▶ **Goal**: Copy the ice fishing thread, starting at "## OldCootHillbilly (Jul" and ending at "will float again.", but substitute "boat" for "canoe".

▶ **Extracted text**:
'''

# Gone fishing



## moondancer (Dec 21, 2013)

A foot off snow on the ground 11 degs out I'm going fishing . Fresh fish will b a nice change 


Sent from my iPhone using Survival Forum


----------



## jeff47041 (Jan 5, 2013)

Fun! I started out doing that a few days ago after work. My granddaughter got off the bus at our house after school. When I got home, we went to the pond and chopped a couple holes to see how thick the ice was and ended up just playing on the very slick ice for a couple of hours.
I didn't have any worms, so not a big deal. Maybe I'll ice fish tomorrow. 
What do you use for bait?


----------



## moondancer (Dec 21, 2013)

Grubs with a metal shiner for attracting 


Sent from my iPhone using Survival Forum


----------



## airdrop (Jan 6, 2012)

Ice fishing lures with a grub ,flutter spoons jigged and everything small ,fish bite small when it's cold . Small piece of worm 3/8" or smaller with number 12 hook and 2 lb test line. Stuff like that lol , look on youtube guys have all kinds of stuff posted on this topic.


----------



## OldCootHillbilly (Jul 9, 2010)

My boys wan't me ta go ice fishin. Nope, I fell through the ice once an that were enough fer me! Plus I work outside 10 hours a day, last thin I really wanna do be spend anymore time out in it. 

Ifin yall enjoy it, I sure hope ya have some good luck! I'll be out in the spring when the canoe will float again.


----------

'''

▶ **Given information**:
'''

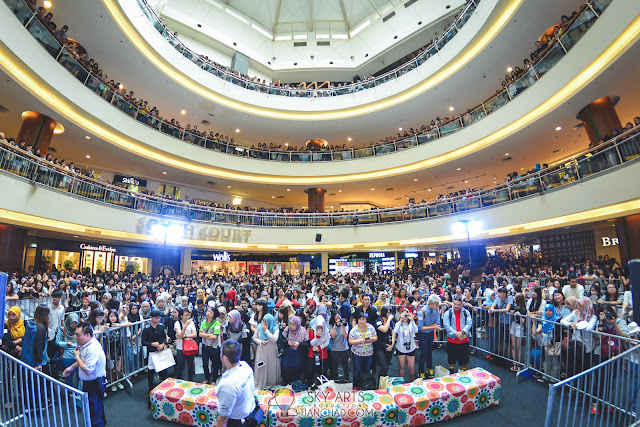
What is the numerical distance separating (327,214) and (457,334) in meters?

'''

▶ **Task result**:
## OldCootHillbilly (Jul 9, 2010)

My boys wan't me ta go ice fishin. Nope, I fell through the ice once an that were enough fer me! Plus I work outside 10 hours a day, last thin I really wanna do be spend anymore time out in it. 

Ifin yall enjoy it, I sure hope ya have some good luck! I'll be out in the spring when the boat will float again.